Task prompt = Continue the forum post about arranging a first prostate massage by text message, starting right after its last line.

Source passage =
>>>

So...I took all the pieces of the puzzle, put them together, and decided to give it another go. After reading
this thread over in the national discussion forum, my curiosity was piqued, so I did my research, found what I thought would be a suitable provider for this type of massage, got her ad, rates, etc...re-read the thread here to make sure my approach was on target, and gave it a go.
*disclaimer* I found the provider on backpage, and research showed me she had reviews on TER...but this is in an area of the country with almost no ECCIE presence, and until I can get
Vanessa Ink to go touring...gotta make do with what you have.
Monday Night
TG: Hello! I'm TravelingGentleman, an XX old Caucasian male that would like to book a two hour newbie massage tomorrow if you have any openings. I have references on both P411 and ECCIE under this name.
Tuesday Morning
Provider: Hello.
Tuesday Mid-Morning
TG: Hello there! Apologies for the late text last night. I'd been making an inquiry into an appointment with you. This discussion made me look you up:
http://eccie.net/showthread.php?t=1830664
Provider: Huh? I don't do website link so whatever it is you're trying to sell them in? Please go sell it to somebody else. I don't want to join your p*** site, I don't need to advertise with you. Please take me off your mailing list.
Tuesday Afternoon
TG: Erm...I don't have a mailing list. I was responding to your ad for massage services, inquiring after your availability for a massage, explaining that I'm a newbie to this type of massage, and I shared a link to the discussion about such massages that made me look you up in the first place. Apologies for the confusion.
TG: In the link that you're not looking at, someone asked what a prostate massage was; the ensuing discussion made me curious, and I found your ad.
Provider: So what is it that you want? To come over and get pegged
TG: Uh..not as newbie friendly as I was hoping. You advertised a massage - I was hoping for a massage and a conversation/introduction. Pegging sounds so...violent.
Provider: Sweetheart, are you aware of what sending links could possibly do to my electronics? I'm not going to open the link you sent me, it has nothing to do with me being newbie friendly, I don't want a virus on my phone. You can call me directly and we can speak, and we can talk about it. But I'm not going to open up your link, so I have no idea exactly what it is you're talking about
Provider: Honey you're obviously not text Savvy, I do apologize honey, it has nothing to do with my ability to work with first-timers, it has to do with how you're contacting me. Legitimately, I'm not opening any links. I do apologize
TG: Would you prefer that I call? I generally don't call providers prior to appointment arrangements so that I don't interrupt anything.

<<<

(Items from a data source)
>>>

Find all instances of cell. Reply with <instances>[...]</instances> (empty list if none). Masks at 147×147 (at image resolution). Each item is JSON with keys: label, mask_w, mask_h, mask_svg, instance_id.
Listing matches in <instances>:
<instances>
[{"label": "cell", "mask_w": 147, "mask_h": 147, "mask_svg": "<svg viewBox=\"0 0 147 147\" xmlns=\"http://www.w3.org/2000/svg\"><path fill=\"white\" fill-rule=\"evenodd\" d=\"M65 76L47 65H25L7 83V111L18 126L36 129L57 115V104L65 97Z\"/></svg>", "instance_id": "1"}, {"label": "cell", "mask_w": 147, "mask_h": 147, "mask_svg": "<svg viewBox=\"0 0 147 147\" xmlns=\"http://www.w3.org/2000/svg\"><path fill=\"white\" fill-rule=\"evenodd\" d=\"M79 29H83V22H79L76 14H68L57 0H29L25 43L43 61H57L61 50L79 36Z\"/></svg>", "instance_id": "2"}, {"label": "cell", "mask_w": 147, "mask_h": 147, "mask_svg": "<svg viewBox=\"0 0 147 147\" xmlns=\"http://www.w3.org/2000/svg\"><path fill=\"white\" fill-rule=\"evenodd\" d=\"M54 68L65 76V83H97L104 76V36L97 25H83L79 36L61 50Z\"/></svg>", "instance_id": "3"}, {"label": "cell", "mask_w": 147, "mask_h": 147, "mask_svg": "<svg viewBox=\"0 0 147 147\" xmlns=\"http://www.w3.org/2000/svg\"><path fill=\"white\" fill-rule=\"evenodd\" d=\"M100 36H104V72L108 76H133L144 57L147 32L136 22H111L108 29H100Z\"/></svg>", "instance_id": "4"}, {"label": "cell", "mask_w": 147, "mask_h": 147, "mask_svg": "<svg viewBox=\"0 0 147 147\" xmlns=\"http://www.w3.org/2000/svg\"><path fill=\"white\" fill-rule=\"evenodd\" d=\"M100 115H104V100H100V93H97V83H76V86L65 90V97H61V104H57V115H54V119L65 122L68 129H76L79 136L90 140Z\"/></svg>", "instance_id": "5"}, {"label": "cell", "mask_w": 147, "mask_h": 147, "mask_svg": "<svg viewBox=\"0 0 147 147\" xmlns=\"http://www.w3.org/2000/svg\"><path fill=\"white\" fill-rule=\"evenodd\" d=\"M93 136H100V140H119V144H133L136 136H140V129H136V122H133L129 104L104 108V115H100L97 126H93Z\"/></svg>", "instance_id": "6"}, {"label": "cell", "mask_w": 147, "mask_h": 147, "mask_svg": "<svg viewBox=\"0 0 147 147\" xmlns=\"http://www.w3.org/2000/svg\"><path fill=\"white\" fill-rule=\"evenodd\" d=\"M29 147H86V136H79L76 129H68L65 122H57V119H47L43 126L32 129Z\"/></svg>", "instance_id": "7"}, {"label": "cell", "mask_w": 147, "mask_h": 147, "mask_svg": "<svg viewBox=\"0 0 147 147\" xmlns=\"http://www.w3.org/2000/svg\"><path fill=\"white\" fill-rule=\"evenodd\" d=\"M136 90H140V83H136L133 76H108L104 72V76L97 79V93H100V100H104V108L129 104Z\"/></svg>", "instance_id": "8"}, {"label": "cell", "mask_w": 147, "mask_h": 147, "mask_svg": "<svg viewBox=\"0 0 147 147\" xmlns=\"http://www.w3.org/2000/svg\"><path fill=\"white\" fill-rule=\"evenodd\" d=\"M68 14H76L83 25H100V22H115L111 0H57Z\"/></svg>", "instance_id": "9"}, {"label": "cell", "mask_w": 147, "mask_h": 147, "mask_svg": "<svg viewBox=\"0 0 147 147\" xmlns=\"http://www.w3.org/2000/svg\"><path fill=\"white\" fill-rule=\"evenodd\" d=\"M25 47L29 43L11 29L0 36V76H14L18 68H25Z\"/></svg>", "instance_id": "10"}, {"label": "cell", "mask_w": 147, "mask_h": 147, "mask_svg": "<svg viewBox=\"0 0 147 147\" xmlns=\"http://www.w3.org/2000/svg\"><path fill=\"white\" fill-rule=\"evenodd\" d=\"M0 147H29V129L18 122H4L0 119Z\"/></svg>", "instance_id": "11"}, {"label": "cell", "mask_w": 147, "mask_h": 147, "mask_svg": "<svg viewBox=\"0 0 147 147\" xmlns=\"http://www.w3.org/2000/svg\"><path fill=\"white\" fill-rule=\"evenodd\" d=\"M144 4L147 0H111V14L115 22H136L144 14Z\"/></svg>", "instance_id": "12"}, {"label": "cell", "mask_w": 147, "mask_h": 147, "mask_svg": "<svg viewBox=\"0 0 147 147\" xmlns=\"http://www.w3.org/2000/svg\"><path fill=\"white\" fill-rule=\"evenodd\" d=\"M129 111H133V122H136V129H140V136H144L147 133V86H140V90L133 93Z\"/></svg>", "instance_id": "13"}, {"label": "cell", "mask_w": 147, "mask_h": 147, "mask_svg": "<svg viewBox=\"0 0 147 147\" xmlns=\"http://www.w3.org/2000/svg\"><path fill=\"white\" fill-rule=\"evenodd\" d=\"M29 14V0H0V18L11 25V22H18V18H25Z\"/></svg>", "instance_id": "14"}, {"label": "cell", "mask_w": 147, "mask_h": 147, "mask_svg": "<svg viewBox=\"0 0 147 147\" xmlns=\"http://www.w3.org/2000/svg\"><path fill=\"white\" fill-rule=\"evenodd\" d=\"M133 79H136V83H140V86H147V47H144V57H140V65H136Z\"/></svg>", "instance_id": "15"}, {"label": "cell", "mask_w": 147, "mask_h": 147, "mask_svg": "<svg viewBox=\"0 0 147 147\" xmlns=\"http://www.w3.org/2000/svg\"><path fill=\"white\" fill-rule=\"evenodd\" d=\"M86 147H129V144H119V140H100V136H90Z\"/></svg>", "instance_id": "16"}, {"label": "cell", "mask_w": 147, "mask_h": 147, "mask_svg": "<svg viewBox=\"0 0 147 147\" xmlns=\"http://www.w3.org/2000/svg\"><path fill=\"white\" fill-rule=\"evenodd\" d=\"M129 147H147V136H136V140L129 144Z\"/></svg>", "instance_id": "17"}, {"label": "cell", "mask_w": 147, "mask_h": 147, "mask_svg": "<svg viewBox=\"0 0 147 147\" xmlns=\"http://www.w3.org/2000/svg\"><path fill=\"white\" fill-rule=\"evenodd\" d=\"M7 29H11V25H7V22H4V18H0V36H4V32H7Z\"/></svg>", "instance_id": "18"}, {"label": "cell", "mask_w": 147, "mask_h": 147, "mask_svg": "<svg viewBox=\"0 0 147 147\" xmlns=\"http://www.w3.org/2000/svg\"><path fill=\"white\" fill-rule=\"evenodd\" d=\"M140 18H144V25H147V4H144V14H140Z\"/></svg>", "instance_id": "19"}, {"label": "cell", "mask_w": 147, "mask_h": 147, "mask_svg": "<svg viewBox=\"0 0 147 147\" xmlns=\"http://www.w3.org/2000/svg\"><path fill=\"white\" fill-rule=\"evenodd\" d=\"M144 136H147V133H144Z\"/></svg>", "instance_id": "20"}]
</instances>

<<<

Your response =
Provider: Look honey, I'm not your common provider. I am what's called a hobbyist, I do this simply because I can come up because it's more fun for me than it is for you. As much as you seem to want this, I truly do believe, that you would be more prone to visit somebody who could accommodate you are special needs. With all due respect in my sincerest apologies, and if you cannot meet my simple criteria, I cannot help you. Have a wonderful day honey, and I do hope so that you find what you're looking for but really, we're just not a good fit. This is just something I do in my spare time for fun, this is not my whole entire life.
TG: Hey now, I'm the hobbyist! I'm curious to try something new, but don't want to get hurt. I inquired after a massage and you countered with a strap on!
Provider: No you sent me a link, a link of which I refuse to open, because I don't want to download a virus onto my phone period again, you could have called me on the phone, and we could have very easily had a conversation. Therefore sir, again, I really don't know what else it is that you want from me?
This whole conversation has just become confusing to me, because clearly you're talking about something, that I didn't even read it? I'm not going to open up that late, my apologies again, clearly you're not as tech-savvy as I am, that's why I came at you if I don't want to join your website. Honey I don't do drugs, I don't smoke cigarettes, I don't have any vices. I own my own home, and my car is paid off. I do this for fun, I'm a hobbyist, my whole self being, my food, or my habit does not depend on whether or not you come and tribute to me. The way you speak to me, leads me to believe that you do this more often than you'd care to admit. I am an educated military retiree. You are not for me, and I am not for you.
TG: Ma'am, let me start over again, with the same message, minus a link.
TG: Hello! I'm TG. After reading about an interesting massage technique online, I did some research and found your ad for massage services. I'd like to inquire into your appointment availability and screening requirements.
Provider: I don't understand that? Because I've never even looked at your link? So I don't even understand what it is exactly that you're even asking me for
TG: Message received - stay safe and happy hobbying. I'll inquire elsewhere.
Provider: That would be gratefully appreciated it, I've told you twice that I would really rather that you did that. Clearly we are on two completely different wavelengths, I cater to a certain kind of man, clearly that's not you
FUCK MY LIFE.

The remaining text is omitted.